Politics of Patents, or POP, is a research project headed by Kat Jungnickel looking at 200 years of clothing patents to reveal some of the hidden ideas, practices and histories that are inscribed into people’s dress. Working with over 370,000 patents, Kat and her team have unearthed the stories and designs of many lesser-known inventors who pushed and struggled to change how people’s dress addresses political needs and desires for liberation, safety, containment and expression. The archive of patents in this work is not just a record of what was, but a resource that opens up and expands normative understandings of the world at different times. 

One of the project’s questions is how large amounts of seemingly dry and dusty data can be brought into experience, on bodies, to literally craft different bodies and possibilities.

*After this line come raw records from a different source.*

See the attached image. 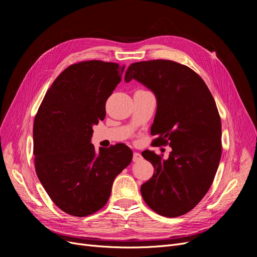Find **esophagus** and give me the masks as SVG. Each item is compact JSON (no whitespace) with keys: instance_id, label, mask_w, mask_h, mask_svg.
<instances>
[{"instance_id":"esophagus-1","label":"esophagus","mask_w":257,"mask_h":257,"mask_svg":"<svg viewBox=\"0 0 257 257\" xmlns=\"http://www.w3.org/2000/svg\"><path fill=\"white\" fill-rule=\"evenodd\" d=\"M143 159V156H142V154L141 153H138V152H136L133 154V158H132V160L134 161V163H139V161H141Z\"/></svg>"}]
</instances>
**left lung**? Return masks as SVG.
I'll return each instance as SVG.
<instances>
[{"label":"left lung","mask_w":257,"mask_h":257,"mask_svg":"<svg viewBox=\"0 0 257 257\" xmlns=\"http://www.w3.org/2000/svg\"><path fill=\"white\" fill-rule=\"evenodd\" d=\"M131 80L156 98L153 144L172 148L168 159L154 151L142 153L155 169L152 178L141 187L143 199L161 215L179 217L205 196L217 173L222 154L217 105L202 78L178 62H134L125 74V82Z\"/></svg>","instance_id":"8db88e82"}]
</instances>
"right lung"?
<instances>
[{
    "label": "right lung",
    "instance_id": "right-lung-1",
    "mask_svg": "<svg viewBox=\"0 0 257 257\" xmlns=\"http://www.w3.org/2000/svg\"><path fill=\"white\" fill-rule=\"evenodd\" d=\"M125 65L90 60L70 65L54 81L34 119L37 177L52 201L75 217L101 209L113 180L132 160L124 144L94 150L92 126L104 119L105 103Z\"/></svg>",
    "mask_w": 257,
    "mask_h": 257
}]
</instances>
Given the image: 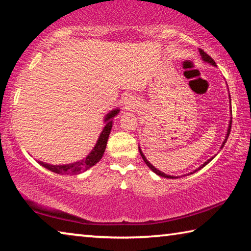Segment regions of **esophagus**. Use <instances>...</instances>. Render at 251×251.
<instances>
[{"label":"esophagus","mask_w":251,"mask_h":251,"mask_svg":"<svg viewBox=\"0 0 251 251\" xmlns=\"http://www.w3.org/2000/svg\"><path fill=\"white\" fill-rule=\"evenodd\" d=\"M126 109H128V110H132V109H134V107H133V105L130 104V102H126Z\"/></svg>","instance_id":"34e87169"}]
</instances>
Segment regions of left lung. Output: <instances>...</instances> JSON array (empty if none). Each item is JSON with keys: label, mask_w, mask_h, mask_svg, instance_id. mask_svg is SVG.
Returning a JSON list of instances; mask_svg holds the SVG:
<instances>
[{"label": "left lung", "mask_w": 251, "mask_h": 251, "mask_svg": "<svg viewBox=\"0 0 251 251\" xmlns=\"http://www.w3.org/2000/svg\"><path fill=\"white\" fill-rule=\"evenodd\" d=\"M199 52H200V54H201V58H202V60H203L204 62H206V63H210V65H212V66H214V67H217V65H216V62H214V60L213 59L210 57L209 54H206L203 50H201V49H199ZM229 102H230V105H231V99H230V95H229ZM231 123H232V118L230 119L229 121V126H228V129H226V137H225V141L222 142V144H221V147H220V150H222L224 149V146H225V144H226V140H228V137H229V134H230V129H231ZM138 150H140V153H141V156H142V158H143V161H144L145 163H146V165L149 166V168L153 171V172L155 173V174H157V176H162V177H165V178H176V176H168V174H165L164 172H162V171H160V170H157L156 168H155V166H153L152 164H151V163L147 161V158L145 157V155L143 154V152H142V150H141V147L138 146ZM217 155V154H216ZM216 155H214V156H212L211 158H209L208 161L206 162H204L203 164H202L201 166H199V168L197 169V170H194L193 172H191V173H189V176L190 174H193V173H196V172H198L199 170H201L202 168H204V166L208 164L209 162H211L214 157H216Z\"/></svg>", "instance_id": "1"}]
</instances>
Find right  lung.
<instances>
[{
    "instance_id": "1",
    "label": "right lung",
    "mask_w": 251,
    "mask_h": 251,
    "mask_svg": "<svg viewBox=\"0 0 251 251\" xmlns=\"http://www.w3.org/2000/svg\"><path fill=\"white\" fill-rule=\"evenodd\" d=\"M119 114V108L110 110L108 114L106 115L104 118V123L105 126L102 128L100 135H99L98 140L96 145L94 146V149L91 150V152L87 155L85 158L78 161V162H74V163H69V164H62V165H52V164H48V163L38 161L40 165H42L43 168L48 169L51 172H54L57 174H80L85 171L89 170L91 166H94L96 163L100 161V158L102 157V155L105 153L106 150V145H107V141H108L111 127H113V119L115 116H117Z\"/></svg>"
}]
</instances>
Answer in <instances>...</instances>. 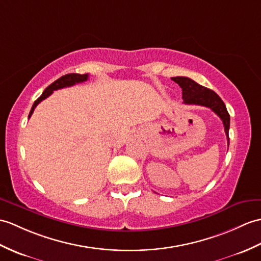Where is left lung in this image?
<instances>
[{
	"label": "left lung",
	"instance_id": "left-lung-1",
	"mask_svg": "<svg viewBox=\"0 0 261 261\" xmlns=\"http://www.w3.org/2000/svg\"><path fill=\"white\" fill-rule=\"evenodd\" d=\"M182 89V99L185 105L202 106L211 109L218 117L222 120L225 132L227 136L229 147V128H230V116L227 111L225 103L220 99L215 91L200 86L197 82L186 76L171 77Z\"/></svg>",
	"mask_w": 261,
	"mask_h": 261
}]
</instances>
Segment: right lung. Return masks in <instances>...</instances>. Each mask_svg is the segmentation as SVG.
Masks as SVG:
<instances>
[{"instance_id": "right-lung-1", "label": "right lung", "mask_w": 261, "mask_h": 261, "mask_svg": "<svg viewBox=\"0 0 261 261\" xmlns=\"http://www.w3.org/2000/svg\"><path fill=\"white\" fill-rule=\"evenodd\" d=\"M88 79H89V74H77V73L65 74V75L61 76L60 79H58L57 81H54L52 84H50V86H48L43 91V93H42V95L40 96L38 100H35V102L33 103V106H32L31 111H30L29 119L31 118L35 107L38 106L42 100H44V99L47 98L48 95H51L53 93V91L59 90V89H62V88H66V87H72V86H74V84H76V83H81V82L87 81Z\"/></svg>"}]
</instances>
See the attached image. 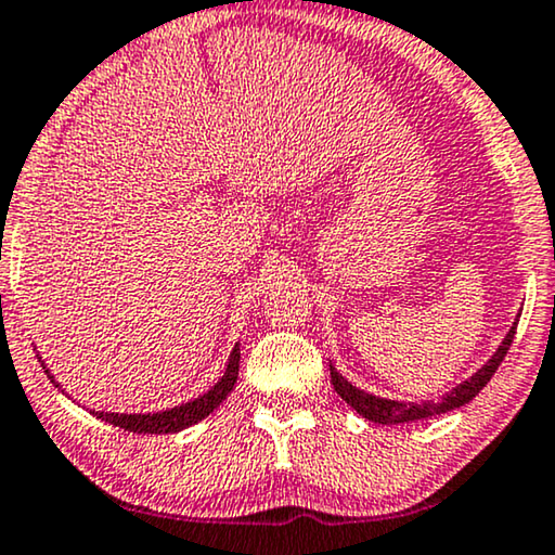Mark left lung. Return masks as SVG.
I'll return each mask as SVG.
<instances>
[{
	"instance_id": "obj_1",
	"label": "left lung",
	"mask_w": 555,
	"mask_h": 555,
	"mask_svg": "<svg viewBox=\"0 0 555 555\" xmlns=\"http://www.w3.org/2000/svg\"><path fill=\"white\" fill-rule=\"evenodd\" d=\"M515 330H518V320L513 322V327H509L507 337L502 339V345L498 347V352L492 354L487 363L479 367V371L472 375L469 380H464L456 386L452 393H447L441 401H426V403H403V401H390V398H378L373 393H365V390L354 388L352 383H347L343 375H339L335 367L330 365V373H332V386L343 398L345 403H350L354 411L360 413V416H365L367 421H375V424H409V421H421V418H428V416H437V413H447V411H454L460 409V405L469 403L472 398H475L479 390H482L490 378L498 371L502 358H505L509 345H513V337H515Z\"/></svg>"
}]
</instances>
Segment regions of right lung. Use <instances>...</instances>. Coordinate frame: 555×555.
Listing matches in <instances>:
<instances>
[{"label":"right lung","instance_id":"obj_1","mask_svg":"<svg viewBox=\"0 0 555 555\" xmlns=\"http://www.w3.org/2000/svg\"><path fill=\"white\" fill-rule=\"evenodd\" d=\"M238 363H241V347L235 345L231 352V360H228L223 378H220L216 386L208 390V393L197 396L195 401L175 405V409L157 411V413H108V411H93V413H95V418L108 421L111 426L124 428V431H134V434L180 431V428H188L192 424H197V421H203L205 416H210V413L225 401V396L231 393L235 386V378H238ZM46 373L50 375V371H46ZM50 380H53V375H50Z\"/></svg>","mask_w":555,"mask_h":555}]
</instances>
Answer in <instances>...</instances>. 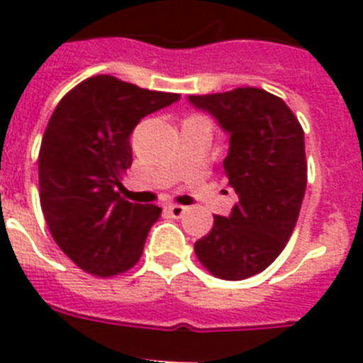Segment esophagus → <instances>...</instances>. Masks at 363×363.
Returning a JSON list of instances; mask_svg holds the SVG:
<instances>
[{
  "mask_svg": "<svg viewBox=\"0 0 363 363\" xmlns=\"http://www.w3.org/2000/svg\"><path fill=\"white\" fill-rule=\"evenodd\" d=\"M164 211L167 213V215H171L173 218H181L184 213H186V207H182V205H175V203H169V205H165Z\"/></svg>",
  "mask_w": 363,
  "mask_h": 363,
  "instance_id": "1",
  "label": "esophagus"
}]
</instances>
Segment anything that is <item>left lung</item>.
Returning a JSON list of instances; mask_svg holds the SVG:
<instances>
[{
    "instance_id": "left-lung-1",
    "label": "left lung",
    "mask_w": 363,
    "mask_h": 363,
    "mask_svg": "<svg viewBox=\"0 0 363 363\" xmlns=\"http://www.w3.org/2000/svg\"><path fill=\"white\" fill-rule=\"evenodd\" d=\"M188 101L230 135L224 171L239 198L194 250L215 277L242 281L273 264L298 222L307 186L303 130L281 98L259 88Z\"/></svg>"
}]
</instances>
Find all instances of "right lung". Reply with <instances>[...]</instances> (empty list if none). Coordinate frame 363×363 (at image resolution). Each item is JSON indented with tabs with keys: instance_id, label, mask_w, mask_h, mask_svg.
Instances as JSON below:
<instances>
[{
	"instance_id": "right-lung-1",
	"label": "right lung",
	"mask_w": 363,
	"mask_h": 363,
	"mask_svg": "<svg viewBox=\"0 0 363 363\" xmlns=\"http://www.w3.org/2000/svg\"><path fill=\"white\" fill-rule=\"evenodd\" d=\"M179 98L96 75L54 109L39 150L41 209L56 245L86 273L116 275L141 258L162 209L131 203L116 186L131 165V131Z\"/></svg>"
}]
</instances>
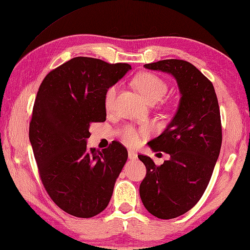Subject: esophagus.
Wrapping results in <instances>:
<instances>
[{
  "instance_id": "obj_1",
  "label": "esophagus",
  "mask_w": 250,
  "mask_h": 250,
  "mask_svg": "<svg viewBox=\"0 0 250 250\" xmlns=\"http://www.w3.org/2000/svg\"><path fill=\"white\" fill-rule=\"evenodd\" d=\"M137 157H138V155H137V153L135 151H132V150H128V159L129 160H137Z\"/></svg>"
}]
</instances>
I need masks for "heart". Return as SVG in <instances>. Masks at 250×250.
Masks as SVG:
<instances>
[{
    "label": "heart",
    "instance_id": "b5f03b06",
    "mask_svg": "<svg viewBox=\"0 0 250 250\" xmlns=\"http://www.w3.org/2000/svg\"><path fill=\"white\" fill-rule=\"evenodd\" d=\"M136 88L139 93L145 97L146 101L154 104L159 101L167 91V84L159 75L151 72H144L138 74L134 80ZM119 86L112 85L106 89L104 95V106L106 110H111L114 105V101L118 95ZM150 132V127L145 126L141 129H136L135 127L130 125L125 126L121 130V139L124 144L128 146H135L140 141V137L142 135H147Z\"/></svg>",
    "mask_w": 250,
    "mask_h": 250
}]
</instances>
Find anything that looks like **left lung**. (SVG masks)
I'll return each mask as SVG.
<instances>
[{"instance_id":"left-lung-1","label":"left lung","mask_w":250,"mask_h":250,"mask_svg":"<svg viewBox=\"0 0 250 250\" xmlns=\"http://www.w3.org/2000/svg\"><path fill=\"white\" fill-rule=\"evenodd\" d=\"M145 68L171 74L181 94L174 119L147 142L170 159L157 166L149 156L138 155L146 168L139 188L146 209L172 219L194 207L209 183L222 144L220 110L212 83L188 61L165 59Z\"/></svg>"}]
</instances>
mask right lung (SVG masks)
<instances>
[{
	"instance_id": "right-lung-1",
	"label": "right lung",
	"mask_w": 250,
	"mask_h": 250,
	"mask_svg": "<svg viewBox=\"0 0 250 250\" xmlns=\"http://www.w3.org/2000/svg\"><path fill=\"white\" fill-rule=\"evenodd\" d=\"M128 63L75 57L50 71L34 101L29 139L45 190L69 215L91 218L108 206L128 157L113 141L88 149L91 123L105 121L104 95L123 78Z\"/></svg>"
}]
</instances>
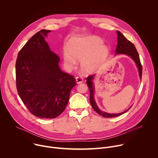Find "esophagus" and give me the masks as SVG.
Masks as SVG:
<instances>
[{
  "instance_id": "34e87169",
  "label": "esophagus",
  "mask_w": 158,
  "mask_h": 158,
  "mask_svg": "<svg viewBox=\"0 0 158 158\" xmlns=\"http://www.w3.org/2000/svg\"><path fill=\"white\" fill-rule=\"evenodd\" d=\"M76 81L77 84H81L83 82V79L82 77L78 76V77H76Z\"/></svg>"
}]
</instances>
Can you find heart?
I'll list each match as a JSON object with an SVG mask.
<instances>
[{"label":"heart","mask_w":158,"mask_h":158,"mask_svg":"<svg viewBox=\"0 0 158 158\" xmlns=\"http://www.w3.org/2000/svg\"><path fill=\"white\" fill-rule=\"evenodd\" d=\"M108 51L102 40L97 36L75 38L69 43L67 52L64 54V62L66 66L73 68L76 61H81L82 70L90 73L107 56Z\"/></svg>","instance_id":"heart-1"}]
</instances>
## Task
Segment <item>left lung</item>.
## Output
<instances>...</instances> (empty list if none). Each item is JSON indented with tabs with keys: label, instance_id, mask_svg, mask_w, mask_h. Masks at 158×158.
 <instances>
[{
	"label": "left lung",
	"instance_id": "obj_1",
	"mask_svg": "<svg viewBox=\"0 0 158 158\" xmlns=\"http://www.w3.org/2000/svg\"><path fill=\"white\" fill-rule=\"evenodd\" d=\"M117 48L115 50V55H125L128 56H130L131 58L134 61L135 63V65L138 69V72H139V75L140 79L141 80L142 78V65L140 64V59H139V56L138 54V52L134 46V45L132 44V42L130 41H128L120 31H117ZM96 74L88 76V78L86 79V82L88 85V88L89 89V92H90V98H89V101L91 103V105L94 109V110L97 112L100 115L103 116V117L106 118H112V117H115L121 115V114L126 113L129 109H130L132 106L129 108L128 110H125V111L120 113H109L105 112L102 110H100L94 99V82L93 81L95 78Z\"/></svg>",
	"mask_w": 158,
	"mask_h": 158
}]
</instances>
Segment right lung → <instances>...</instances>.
Returning a JSON list of instances; mask_svg holds the SVG:
<instances>
[{"label": "right lung", "mask_w": 158, "mask_h": 158, "mask_svg": "<svg viewBox=\"0 0 158 158\" xmlns=\"http://www.w3.org/2000/svg\"><path fill=\"white\" fill-rule=\"evenodd\" d=\"M51 31L35 34L19 51L16 63V88L22 102L33 114L54 118L65 110L76 79L62 71L60 58L45 40Z\"/></svg>", "instance_id": "add662e5"}]
</instances>
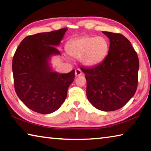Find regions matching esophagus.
<instances>
[{
	"mask_svg": "<svg viewBox=\"0 0 151 151\" xmlns=\"http://www.w3.org/2000/svg\"><path fill=\"white\" fill-rule=\"evenodd\" d=\"M83 73H82V71L79 69V68H77V69L75 70V76H81Z\"/></svg>",
	"mask_w": 151,
	"mask_h": 151,
	"instance_id": "1",
	"label": "esophagus"
}]
</instances>
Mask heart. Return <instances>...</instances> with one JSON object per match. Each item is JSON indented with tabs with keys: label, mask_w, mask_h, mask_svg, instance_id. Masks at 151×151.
I'll return each instance as SVG.
<instances>
[{
	"label": "heart",
	"mask_w": 151,
	"mask_h": 151,
	"mask_svg": "<svg viewBox=\"0 0 151 151\" xmlns=\"http://www.w3.org/2000/svg\"><path fill=\"white\" fill-rule=\"evenodd\" d=\"M109 43L103 37H84L68 43L67 52L71 57L82 58L85 66H93L103 61L108 53Z\"/></svg>",
	"instance_id": "obj_1"
}]
</instances>
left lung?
I'll return each instance as SVG.
<instances>
[{
	"mask_svg": "<svg viewBox=\"0 0 151 151\" xmlns=\"http://www.w3.org/2000/svg\"><path fill=\"white\" fill-rule=\"evenodd\" d=\"M110 40L109 53L99 65L83 68L86 96L96 109L113 111L134 96L138 85L139 62L131 42L119 33L103 31Z\"/></svg>",
	"mask_w": 151,
	"mask_h": 151,
	"instance_id": "8db88e82",
	"label": "left lung"
}]
</instances>
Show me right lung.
I'll list each match as a JSON object with an SVG mask.
<instances>
[{"instance_id":"1","label":"right lung","mask_w":151,"mask_h":151,"mask_svg":"<svg viewBox=\"0 0 151 151\" xmlns=\"http://www.w3.org/2000/svg\"><path fill=\"white\" fill-rule=\"evenodd\" d=\"M67 29L27 36L17 48L12 59L14 85L17 96L28 108L50 114L65 101L75 70L66 74L52 71L49 60L60 55V45Z\"/></svg>"}]
</instances>
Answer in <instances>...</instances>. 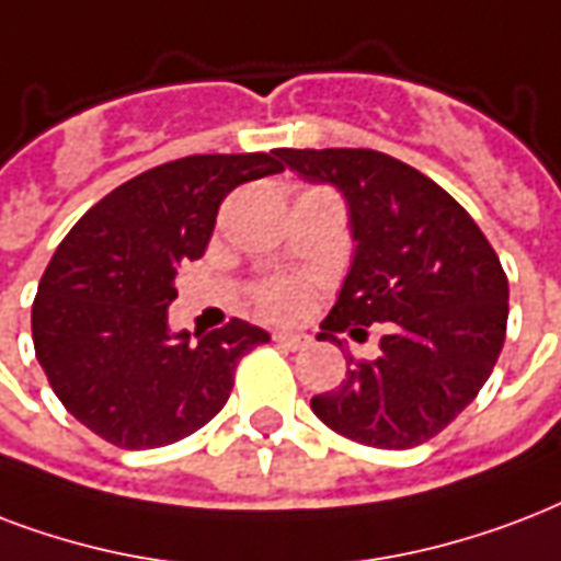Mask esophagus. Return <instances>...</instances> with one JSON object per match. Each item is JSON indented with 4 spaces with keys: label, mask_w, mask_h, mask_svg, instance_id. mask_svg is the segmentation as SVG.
Instances as JSON below:
<instances>
[{
    "label": "esophagus",
    "mask_w": 561,
    "mask_h": 561,
    "mask_svg": "<svg viewBox=\"0 0 561 561\" xmlns=\"http://www.w3.org/2000/svg\"><path fill=\"white\" fill-rule=\"evenodd\" d=\"M272 342L286 351H301L310 345V336H307V333H293V330H275V333H272Z\"/></svg>",
    "instance_id": "esophagus-1"
}]
</instances>
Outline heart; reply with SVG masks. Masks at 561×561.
Instances as JSON below:
<instances>
[{
    "label": "heart",
    "instance_id": "obj_1",
    "mask_svg": "<svg viewBox=\"0 0 561 561\" xmlns=\"http://www.w3.org/2000/svg\"><path fill=\"white\" fill-rule=\"evenodd\" d=\"M254 301L275 319H295L307 307V289L298 280H268L254 293Z\"/></svg>",
    "mask_w": 561,
    "mask_h": 561
}]
</instances>
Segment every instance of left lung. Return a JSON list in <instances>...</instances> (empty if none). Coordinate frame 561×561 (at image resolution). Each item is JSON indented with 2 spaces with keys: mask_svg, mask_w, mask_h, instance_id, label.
Instances as JSON below:
<instances>
[{
  "mask_svg": "<svg viewBox=\"0 0 561 561\" xmlns=\"http://www.w3.org/2000/svg\"><path fill=\"white\" fill-rule=\"evenodd\" d=\"M286 167L340 186L354 225V263L319 340L368 336L383 324L380 357L345 354L336 389L312 412L359 445L403 450L474 401L506 340L510 280L462 204L403 160L375 149H277Z\"/></svg>",
  "mask_w": 561,
  "mask_h": 561,
  "instance_id": "8db88e82",
  "label": "left lung"
}]
</instances>
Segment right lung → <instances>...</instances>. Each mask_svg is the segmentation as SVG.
<instances>
[{
    "label": "right lung",
    "mask_w": 561,
    "mask_h": 561,
    "mask_svg": "<svg viewBox=\"0 0 561 561\" xmlns=\"http://www.w3.org/2000/svg\"><path fill=\"white\" fill-rule=\"evenodd\" d=\"M280 154H190L125 181L76 221L43 272L34 354L58 401L125 450L172 445L225 407L263 328L169 333L175 275L207 249L225 195L284 172Z\"/></svg>",
    "instance_id": "add662e5"
}]
</instances>
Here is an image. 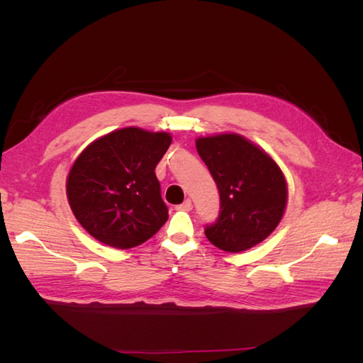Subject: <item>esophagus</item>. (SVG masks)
Instances as JSON below:
<instances>
[{
  "mask_svg": "<svg viewBox=\"0 0 363 363\" xmlns=\"http://www.w3.org/2000/svg\"><path fill=\"white\" fill-rule=\"evenodd\" d=\"M176 209H177V211H186V212H189V211H191V201H190V199H186V201H184L182 204L176 206Z\"/></svg>",
  "mask_w": 363,
  "mask_h": 363,
  "instance_id": "esophagus-1",
  "label": "esophagus"
}]
</instances>
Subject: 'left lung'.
<instances>
[{
  "mask_svg": "<svg viewBox=\"0 0 363 363\" xmlns=\"http://www.w3.org/2000/svg\"><path fill=\"white\" fill-rule=\"evenodd\" d=\"M199 157L220 194V213L204 234L228 252L256 246L273 233L287 204V184L276 162L238 134L199 137Z\"/></svg>",
  "mask_w": 363,
  "mask_h": 363,
  "instance_id": "obj_1",
  "label": "left lung"
}]
</instances>
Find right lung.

They are exploring this by combining research with reconstruction; making and wearing a collection of historic costumes from the archive. The question speaks to the work of Julien McHardy and his colleagues Rebekka Kiesewetter, Janneke Adema, Gary Hall, Tobias Steiner, and Simon Bowie at COPIM’s experimental publishing group, exploring books as intermediaries that can anchor and hold previously published data, text and analysis as well as collectives and practices.

At COPIM’s experimental publishing group, we’re especially interested in the book as a dynamic conduit between archive and interpretation. We think of books that relate digital archival material, and data to interpretation as Data Books. We are interested in where the archive ends and the book starts, and how new technologies and open copyright regimes allow blurring that boundary between data and analysis in productive ways. With that in mind, we experiment with relating databases, previously published sources, narrative and analytical storytelling in new ways. The book, we explore as a site of archive/reading/writing interference; an interface for bringing data into shared experience; transforming data from disembodied information to situated, embodied, relational, and negotiated knowledges. 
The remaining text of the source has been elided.